The greatest irony is that the Fed reducing rates doesn’t really impact everything I just outlined as important. Their rate is the overnight lending rate to banks, which impacts floating rate debt (think a HELOC or credit card) immediately but not necessarily longer term debt like a practice purchase loan, car loan or mortgage, which are based on investor expectations of what rates will do in the future, NOT what the Federal Reserve does.

The below graph is the perfect illustration of how the Federal Reserve rates change actions do not always equal a change in longer term debt rates. Line color explanation below.

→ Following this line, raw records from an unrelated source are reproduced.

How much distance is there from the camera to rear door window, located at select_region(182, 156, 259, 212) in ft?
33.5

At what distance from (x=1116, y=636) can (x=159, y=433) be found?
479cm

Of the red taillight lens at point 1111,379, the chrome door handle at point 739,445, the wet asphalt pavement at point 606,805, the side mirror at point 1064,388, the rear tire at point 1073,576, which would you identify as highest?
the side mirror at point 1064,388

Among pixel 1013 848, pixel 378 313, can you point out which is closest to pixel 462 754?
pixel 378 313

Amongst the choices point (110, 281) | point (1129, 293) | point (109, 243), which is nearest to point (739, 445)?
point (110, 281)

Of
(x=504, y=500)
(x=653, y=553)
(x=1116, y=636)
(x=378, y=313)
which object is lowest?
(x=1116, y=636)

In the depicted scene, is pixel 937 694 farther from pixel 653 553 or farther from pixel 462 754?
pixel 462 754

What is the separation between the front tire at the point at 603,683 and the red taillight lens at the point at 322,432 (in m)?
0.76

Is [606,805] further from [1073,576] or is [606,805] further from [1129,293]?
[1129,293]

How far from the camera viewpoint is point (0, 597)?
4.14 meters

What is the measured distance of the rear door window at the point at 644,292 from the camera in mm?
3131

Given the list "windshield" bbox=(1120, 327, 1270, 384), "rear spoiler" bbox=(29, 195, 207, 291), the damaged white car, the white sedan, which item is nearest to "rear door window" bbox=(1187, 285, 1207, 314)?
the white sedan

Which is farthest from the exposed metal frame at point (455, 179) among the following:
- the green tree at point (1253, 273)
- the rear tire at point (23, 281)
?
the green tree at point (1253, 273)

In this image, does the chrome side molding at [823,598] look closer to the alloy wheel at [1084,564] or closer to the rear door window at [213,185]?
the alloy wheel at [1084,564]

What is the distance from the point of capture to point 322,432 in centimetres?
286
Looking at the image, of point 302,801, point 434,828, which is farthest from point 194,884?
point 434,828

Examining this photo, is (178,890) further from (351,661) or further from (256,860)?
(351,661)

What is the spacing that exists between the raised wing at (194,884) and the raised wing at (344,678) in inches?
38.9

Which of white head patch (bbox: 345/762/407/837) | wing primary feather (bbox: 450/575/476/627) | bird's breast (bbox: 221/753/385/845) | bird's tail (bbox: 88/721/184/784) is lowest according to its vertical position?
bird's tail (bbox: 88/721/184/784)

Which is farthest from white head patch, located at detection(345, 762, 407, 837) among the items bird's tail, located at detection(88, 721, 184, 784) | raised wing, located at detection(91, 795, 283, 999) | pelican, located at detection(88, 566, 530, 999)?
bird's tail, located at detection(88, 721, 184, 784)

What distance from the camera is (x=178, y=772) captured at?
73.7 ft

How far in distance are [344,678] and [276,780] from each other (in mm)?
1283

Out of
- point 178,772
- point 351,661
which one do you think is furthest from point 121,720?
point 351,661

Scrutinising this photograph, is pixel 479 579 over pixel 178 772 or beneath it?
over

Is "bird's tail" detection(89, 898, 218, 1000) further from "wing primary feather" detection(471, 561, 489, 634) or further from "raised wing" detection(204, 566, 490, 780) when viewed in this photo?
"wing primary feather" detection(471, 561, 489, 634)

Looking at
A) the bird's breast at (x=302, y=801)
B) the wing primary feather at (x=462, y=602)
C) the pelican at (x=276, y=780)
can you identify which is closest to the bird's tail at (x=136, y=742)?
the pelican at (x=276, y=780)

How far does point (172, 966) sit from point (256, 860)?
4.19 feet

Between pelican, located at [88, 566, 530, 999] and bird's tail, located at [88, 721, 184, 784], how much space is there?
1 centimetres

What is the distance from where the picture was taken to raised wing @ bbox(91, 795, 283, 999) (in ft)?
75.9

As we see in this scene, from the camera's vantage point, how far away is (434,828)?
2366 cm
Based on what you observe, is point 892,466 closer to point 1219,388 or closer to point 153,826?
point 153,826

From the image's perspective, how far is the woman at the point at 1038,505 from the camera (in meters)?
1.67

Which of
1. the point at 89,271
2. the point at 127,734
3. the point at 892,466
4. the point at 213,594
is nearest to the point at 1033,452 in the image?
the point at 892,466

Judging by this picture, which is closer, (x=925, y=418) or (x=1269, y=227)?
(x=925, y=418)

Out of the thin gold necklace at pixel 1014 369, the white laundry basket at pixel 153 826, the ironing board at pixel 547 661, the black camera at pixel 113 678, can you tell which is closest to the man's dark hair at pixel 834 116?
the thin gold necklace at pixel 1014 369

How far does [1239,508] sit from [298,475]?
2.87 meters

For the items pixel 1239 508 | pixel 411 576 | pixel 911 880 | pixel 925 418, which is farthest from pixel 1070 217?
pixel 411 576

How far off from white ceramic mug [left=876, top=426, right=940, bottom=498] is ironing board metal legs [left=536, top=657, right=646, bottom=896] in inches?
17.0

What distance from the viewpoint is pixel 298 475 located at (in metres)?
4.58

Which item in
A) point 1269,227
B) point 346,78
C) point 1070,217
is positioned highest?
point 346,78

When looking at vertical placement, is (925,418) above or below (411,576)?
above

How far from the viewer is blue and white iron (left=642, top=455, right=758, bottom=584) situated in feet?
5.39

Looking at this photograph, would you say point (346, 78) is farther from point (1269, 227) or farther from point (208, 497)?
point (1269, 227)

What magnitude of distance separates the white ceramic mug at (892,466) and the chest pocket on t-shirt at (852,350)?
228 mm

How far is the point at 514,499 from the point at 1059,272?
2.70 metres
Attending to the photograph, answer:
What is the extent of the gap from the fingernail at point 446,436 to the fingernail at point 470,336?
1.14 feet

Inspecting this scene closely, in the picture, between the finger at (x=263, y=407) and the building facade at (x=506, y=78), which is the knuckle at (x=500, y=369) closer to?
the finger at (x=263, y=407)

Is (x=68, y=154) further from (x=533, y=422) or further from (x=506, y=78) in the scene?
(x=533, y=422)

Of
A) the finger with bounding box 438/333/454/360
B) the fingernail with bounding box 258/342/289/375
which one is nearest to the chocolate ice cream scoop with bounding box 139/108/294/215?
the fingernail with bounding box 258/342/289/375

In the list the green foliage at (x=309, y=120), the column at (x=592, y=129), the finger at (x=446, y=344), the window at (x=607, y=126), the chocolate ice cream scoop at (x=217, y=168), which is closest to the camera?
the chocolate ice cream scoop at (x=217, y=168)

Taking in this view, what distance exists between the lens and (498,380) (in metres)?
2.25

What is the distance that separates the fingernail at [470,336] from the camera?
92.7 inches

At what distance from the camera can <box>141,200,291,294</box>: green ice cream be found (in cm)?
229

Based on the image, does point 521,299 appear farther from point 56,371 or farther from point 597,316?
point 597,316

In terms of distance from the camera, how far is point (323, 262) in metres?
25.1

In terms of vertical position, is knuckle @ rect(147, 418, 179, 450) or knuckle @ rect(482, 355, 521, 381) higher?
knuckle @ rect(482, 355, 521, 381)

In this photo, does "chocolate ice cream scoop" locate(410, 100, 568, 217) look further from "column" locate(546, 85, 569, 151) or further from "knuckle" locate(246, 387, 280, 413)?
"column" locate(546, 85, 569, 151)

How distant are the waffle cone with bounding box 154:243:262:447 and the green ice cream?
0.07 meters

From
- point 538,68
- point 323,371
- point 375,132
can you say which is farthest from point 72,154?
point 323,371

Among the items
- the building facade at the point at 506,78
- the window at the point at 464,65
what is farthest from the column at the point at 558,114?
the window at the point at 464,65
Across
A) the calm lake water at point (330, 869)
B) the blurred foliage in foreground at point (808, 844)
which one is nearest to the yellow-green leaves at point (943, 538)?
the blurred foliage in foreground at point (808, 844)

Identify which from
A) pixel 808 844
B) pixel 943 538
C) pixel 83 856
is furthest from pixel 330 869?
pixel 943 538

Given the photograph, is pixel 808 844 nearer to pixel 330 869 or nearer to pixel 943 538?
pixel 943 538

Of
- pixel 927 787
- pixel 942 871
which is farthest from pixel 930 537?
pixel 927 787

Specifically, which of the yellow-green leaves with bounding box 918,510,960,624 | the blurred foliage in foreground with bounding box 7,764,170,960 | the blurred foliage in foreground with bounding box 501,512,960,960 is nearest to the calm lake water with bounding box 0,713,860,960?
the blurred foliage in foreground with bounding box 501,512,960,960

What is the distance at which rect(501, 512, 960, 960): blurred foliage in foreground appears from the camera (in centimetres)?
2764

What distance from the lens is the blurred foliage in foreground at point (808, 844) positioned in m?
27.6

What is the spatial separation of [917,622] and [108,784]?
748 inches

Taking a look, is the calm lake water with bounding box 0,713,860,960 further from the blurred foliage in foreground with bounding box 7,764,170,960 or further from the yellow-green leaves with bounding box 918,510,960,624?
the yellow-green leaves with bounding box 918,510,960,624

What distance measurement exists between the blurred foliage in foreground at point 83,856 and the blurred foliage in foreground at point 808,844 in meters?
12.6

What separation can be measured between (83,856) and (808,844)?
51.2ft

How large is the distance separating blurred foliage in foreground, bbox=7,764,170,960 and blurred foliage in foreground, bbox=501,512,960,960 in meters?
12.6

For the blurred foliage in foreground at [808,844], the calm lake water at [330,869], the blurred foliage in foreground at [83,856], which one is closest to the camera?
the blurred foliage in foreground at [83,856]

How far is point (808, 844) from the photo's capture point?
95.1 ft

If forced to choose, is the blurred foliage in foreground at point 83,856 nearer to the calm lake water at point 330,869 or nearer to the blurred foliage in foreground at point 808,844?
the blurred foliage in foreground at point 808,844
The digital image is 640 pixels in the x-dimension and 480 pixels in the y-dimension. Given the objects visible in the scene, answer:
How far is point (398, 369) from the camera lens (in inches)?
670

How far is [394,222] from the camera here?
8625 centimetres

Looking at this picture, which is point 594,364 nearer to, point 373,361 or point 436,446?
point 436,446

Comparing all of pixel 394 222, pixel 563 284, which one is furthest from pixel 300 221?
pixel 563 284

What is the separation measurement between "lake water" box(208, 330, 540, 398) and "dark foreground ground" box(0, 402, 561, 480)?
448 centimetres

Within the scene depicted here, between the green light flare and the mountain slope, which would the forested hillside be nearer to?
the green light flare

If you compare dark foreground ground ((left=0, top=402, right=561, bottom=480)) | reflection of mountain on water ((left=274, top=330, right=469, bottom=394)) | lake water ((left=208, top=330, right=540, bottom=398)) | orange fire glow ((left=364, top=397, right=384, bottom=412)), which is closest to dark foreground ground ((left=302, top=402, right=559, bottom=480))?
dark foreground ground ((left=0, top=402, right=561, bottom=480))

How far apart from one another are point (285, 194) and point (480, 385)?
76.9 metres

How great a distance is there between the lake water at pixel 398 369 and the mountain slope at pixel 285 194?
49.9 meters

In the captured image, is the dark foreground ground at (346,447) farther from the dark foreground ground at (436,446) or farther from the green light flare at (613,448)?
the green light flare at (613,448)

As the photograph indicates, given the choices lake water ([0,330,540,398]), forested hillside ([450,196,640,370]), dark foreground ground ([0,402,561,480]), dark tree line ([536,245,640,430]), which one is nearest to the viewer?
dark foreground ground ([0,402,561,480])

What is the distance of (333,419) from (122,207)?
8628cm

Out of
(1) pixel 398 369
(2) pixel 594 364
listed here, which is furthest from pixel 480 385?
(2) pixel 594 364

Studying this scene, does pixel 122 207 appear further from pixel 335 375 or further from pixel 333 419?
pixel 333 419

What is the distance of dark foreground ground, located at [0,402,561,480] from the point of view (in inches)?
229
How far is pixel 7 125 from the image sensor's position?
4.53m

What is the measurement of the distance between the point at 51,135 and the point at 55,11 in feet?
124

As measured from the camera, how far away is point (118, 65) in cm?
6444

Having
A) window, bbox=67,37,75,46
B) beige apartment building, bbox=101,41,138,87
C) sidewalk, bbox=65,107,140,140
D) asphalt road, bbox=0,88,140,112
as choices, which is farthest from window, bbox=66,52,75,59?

-         Federal Funds (in red) is the rate the Federal Reserve determines

-         Prime Rate (in black( is a rate banks regularly price off of to consumers and businesses

-         The 30-year FRM (blue line) is the average 30-year mortgage rate

-         The 5/1 ARM (in green) is an average five year mortgage rate 

In short, the news has been flooded with opinions on a lot of (very valid) concerns from both the White House and Federal Reserve. Also, I would not lose sleep over US debt (yet). This has been a news topic since I was born. Unfortunately, I’m not smart enough to pretend to know the answer to all these competing interests but I do think it’s super important to understand the bigger picture and all perspectives as you navigate the news, your banking and lending and cocktail party conversations.

Enjoy the rest of your Sunday and have a wonderful week!